练习说明
从含有"What is the measurement"的那一行起，到含有"What distance exists"的那一行为止（两行都包括），把材料重写一遍，把其中的"concrete curb"换成"stone curb"，其余一字不改。

::: 所给材料

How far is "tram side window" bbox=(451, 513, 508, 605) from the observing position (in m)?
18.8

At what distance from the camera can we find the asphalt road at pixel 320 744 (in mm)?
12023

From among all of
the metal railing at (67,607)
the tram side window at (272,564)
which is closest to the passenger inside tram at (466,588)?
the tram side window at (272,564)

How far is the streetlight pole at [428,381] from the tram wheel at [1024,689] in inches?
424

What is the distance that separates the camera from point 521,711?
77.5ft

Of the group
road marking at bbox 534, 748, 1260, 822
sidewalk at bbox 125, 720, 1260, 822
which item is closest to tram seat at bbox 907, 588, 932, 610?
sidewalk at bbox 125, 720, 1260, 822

::::::
::: 所给材料

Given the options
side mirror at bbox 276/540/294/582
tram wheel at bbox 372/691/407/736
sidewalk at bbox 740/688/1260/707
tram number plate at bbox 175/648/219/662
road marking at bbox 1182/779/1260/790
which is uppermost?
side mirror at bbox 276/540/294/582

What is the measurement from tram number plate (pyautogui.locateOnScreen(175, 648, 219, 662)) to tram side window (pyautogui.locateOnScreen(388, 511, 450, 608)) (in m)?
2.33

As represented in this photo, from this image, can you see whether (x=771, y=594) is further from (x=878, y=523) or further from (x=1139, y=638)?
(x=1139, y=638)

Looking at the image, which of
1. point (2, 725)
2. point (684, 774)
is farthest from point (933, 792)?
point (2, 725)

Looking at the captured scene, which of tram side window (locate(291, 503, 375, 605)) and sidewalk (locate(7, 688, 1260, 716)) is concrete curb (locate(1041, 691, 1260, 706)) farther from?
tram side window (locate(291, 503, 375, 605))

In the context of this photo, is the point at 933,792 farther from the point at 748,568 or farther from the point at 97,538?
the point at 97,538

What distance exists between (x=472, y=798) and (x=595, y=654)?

::::::

练习答案
What is the measurement from tram number plate (pyautogui.locateOnScreen(175, 648, 219, 662)) to tram side window (pyautogui.locateOnScreen(388, 511, 450, 608)) (in m)?
2.33

As represented in this photo, from this image, can you see whether (x=771, y=594) is further from (x=878, y=523) or further from (x=1139, y=638)?
(x=1139, y=638)

Looking at the image, which of
1. point (2, 725)
2. point (684, 774)
is farthest from point (933, 792)?
point (2, 725)

Looking at the captured scene, which of tram side window (locate(291, 503, 375, 605)) and sidewalk (locate(7, 688, 1260, 716)) is stone curb (locate(1041, 691, 1260, 706)) farther from?
tram side window (locate(291, 503, 375, 605))

In the context of this photo, is the point at 933,792 farther from the point at 748,568 or farther from the point at 97,538?
the point at 97,538

What distance exists between (x=472, y=798) and (x=595, y=654)?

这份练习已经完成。